I believe most of your work in creating website and software demos is as a sales generation lead tool, but given the work you’ve done in the travel sector, could you give your views on what it takes to put together a compelling demo to increase customer awareness and adoption of new functionality on a travel website. Secondly, where do you see recorded demos adding the most value for online travel, beyond just introducing new functionality?

And Amy replied with:

Most of the demos we have created for the software sector are leveraged as marketing and sales tools; the web demos we have created for sites within the travel sector (and retail and even online banking sites) tend to lean more toward online help tools that offer direction and drive adoption of specific features.

It’s been our experience that the best way to increase customer awareness and adoption of specific site features and functions is to create a clear, concise, three to five-minute demo that includes actual screen shots synched to a professional voiceover narrating each step of the process. Whether someone is buying a book or purchasing a flight, making a hotel reservation, or renting a car, they want a seamless transaction where nothing is left to chance. If the online user knows each step of the process before having to do it themselves, they are more likely to complete the transaction. Our demos are compelling because they provide the exact information needed to complete the process without a lot of marketing jargon or unnecessary animation that only serves as a distraction.

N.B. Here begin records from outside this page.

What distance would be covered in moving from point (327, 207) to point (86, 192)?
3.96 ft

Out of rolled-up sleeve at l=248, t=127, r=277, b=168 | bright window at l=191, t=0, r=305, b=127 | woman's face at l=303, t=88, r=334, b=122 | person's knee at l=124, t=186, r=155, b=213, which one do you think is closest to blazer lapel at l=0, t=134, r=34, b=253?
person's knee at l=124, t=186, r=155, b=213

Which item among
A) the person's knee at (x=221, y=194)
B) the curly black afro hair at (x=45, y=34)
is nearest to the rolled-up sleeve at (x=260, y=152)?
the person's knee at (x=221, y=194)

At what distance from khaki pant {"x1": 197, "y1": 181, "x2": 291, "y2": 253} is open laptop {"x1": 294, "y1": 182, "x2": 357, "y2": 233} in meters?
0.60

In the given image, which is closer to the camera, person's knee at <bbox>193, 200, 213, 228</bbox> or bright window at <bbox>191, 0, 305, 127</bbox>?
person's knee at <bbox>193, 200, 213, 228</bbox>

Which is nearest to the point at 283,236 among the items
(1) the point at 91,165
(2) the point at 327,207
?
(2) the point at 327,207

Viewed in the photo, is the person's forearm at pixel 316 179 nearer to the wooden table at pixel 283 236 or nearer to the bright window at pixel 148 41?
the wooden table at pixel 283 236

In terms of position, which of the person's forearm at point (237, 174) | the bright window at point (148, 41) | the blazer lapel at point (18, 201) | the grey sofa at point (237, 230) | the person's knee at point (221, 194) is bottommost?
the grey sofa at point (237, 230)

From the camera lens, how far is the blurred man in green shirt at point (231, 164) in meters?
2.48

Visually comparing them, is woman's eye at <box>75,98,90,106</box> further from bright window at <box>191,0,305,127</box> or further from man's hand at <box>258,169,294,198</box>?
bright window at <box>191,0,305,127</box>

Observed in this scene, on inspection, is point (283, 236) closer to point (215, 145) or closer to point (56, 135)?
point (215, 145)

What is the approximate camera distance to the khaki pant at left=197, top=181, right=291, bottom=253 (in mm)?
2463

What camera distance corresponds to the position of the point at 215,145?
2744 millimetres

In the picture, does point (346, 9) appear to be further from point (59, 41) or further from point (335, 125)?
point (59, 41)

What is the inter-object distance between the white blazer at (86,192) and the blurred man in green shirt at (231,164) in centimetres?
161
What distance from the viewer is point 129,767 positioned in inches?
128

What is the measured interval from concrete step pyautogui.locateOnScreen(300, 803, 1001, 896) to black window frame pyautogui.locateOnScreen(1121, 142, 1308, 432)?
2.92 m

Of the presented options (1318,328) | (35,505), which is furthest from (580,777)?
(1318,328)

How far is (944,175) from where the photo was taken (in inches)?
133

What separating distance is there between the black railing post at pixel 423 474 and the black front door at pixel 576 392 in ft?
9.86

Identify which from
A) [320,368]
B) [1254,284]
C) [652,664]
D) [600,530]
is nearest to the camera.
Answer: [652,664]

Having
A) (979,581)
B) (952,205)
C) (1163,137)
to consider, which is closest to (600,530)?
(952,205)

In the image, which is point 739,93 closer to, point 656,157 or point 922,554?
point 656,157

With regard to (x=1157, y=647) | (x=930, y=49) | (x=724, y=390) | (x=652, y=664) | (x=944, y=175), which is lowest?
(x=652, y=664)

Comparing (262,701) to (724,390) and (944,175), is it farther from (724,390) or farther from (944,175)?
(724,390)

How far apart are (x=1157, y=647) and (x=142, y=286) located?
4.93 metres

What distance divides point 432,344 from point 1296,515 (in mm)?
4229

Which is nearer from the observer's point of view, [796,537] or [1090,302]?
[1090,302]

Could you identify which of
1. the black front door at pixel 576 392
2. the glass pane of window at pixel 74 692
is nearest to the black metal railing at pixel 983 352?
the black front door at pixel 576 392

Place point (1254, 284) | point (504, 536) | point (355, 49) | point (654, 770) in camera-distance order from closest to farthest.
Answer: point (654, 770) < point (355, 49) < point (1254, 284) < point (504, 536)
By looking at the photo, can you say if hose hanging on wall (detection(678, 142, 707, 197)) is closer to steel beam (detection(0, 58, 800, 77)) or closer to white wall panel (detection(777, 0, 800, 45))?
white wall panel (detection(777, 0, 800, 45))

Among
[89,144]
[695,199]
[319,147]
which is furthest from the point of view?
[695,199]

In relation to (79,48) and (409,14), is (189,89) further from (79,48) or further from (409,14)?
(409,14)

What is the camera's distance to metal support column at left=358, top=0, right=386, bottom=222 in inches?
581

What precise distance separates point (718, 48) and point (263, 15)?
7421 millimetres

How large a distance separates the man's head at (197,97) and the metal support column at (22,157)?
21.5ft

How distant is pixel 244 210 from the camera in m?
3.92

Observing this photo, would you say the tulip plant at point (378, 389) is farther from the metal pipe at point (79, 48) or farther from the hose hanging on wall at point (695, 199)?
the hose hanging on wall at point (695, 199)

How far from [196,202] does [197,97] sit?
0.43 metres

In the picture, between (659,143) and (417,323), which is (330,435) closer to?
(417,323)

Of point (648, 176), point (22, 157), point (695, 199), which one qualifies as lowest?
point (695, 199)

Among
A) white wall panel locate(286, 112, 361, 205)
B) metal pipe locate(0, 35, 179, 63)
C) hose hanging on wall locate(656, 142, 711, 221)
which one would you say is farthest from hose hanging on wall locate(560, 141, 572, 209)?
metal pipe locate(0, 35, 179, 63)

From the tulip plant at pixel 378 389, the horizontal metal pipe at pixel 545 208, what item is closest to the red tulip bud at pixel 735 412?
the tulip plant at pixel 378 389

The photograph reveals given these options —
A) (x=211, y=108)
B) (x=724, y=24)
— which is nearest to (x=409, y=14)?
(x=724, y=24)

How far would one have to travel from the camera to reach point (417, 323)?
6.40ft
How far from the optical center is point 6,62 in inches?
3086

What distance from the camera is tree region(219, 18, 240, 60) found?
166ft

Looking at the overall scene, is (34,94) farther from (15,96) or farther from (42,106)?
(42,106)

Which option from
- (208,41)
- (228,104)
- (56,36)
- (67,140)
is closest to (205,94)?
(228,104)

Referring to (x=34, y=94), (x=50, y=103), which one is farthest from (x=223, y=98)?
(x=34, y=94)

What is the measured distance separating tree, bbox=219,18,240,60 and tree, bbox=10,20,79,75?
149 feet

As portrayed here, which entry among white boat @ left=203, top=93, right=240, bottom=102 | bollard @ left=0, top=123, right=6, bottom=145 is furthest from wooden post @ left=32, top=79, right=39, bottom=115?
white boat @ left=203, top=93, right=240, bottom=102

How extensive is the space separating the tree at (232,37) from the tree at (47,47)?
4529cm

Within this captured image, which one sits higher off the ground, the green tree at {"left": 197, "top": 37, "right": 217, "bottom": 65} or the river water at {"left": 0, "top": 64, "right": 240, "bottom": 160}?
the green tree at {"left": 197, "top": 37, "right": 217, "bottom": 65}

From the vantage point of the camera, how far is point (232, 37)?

Something else that plays a crucial role in the success of an online demo for a travel site is where the link for the demo is placed. The link has to be contextual within the site and named appropriately. Users shouldn’t have to search for their help tools…sites need to be intuitive to the user’s needs, providing links like, “Need help finding your itinerary?” as soon as the user has purchased their travel.

As far as recorded demos adding the most value to the online travel market, there are many ways to leverage a demo. If sites have added new online tools, an email campaign to users that provides a link to a demo promoting the new tool would be an easy and affordable way to increase user adoption. Since more people are going online to plan their own travel, the more automated demos available to help those users the better. Customers get the information they want right when they want it and travel companies save thousands of dollars in call center costs since their customer service reps are not having to answer the same question all day long. A demo is a small price to pay when you consider all you are saving by reducing your call center volume.

I’m not suggesting Autodemo is the only company that can make a good demo, but whoever you use, this is one example where putting a demo made yourself with shareware software definitely isn’t going to cut it. I don’t think I’ve ever seen a recorded demo on an airline website error page, and it is hardly the first place I would suggest placing it (hopefully your error pages aren’t seen too often!) but whatever you do with your error pages, definitely don’t ignore them.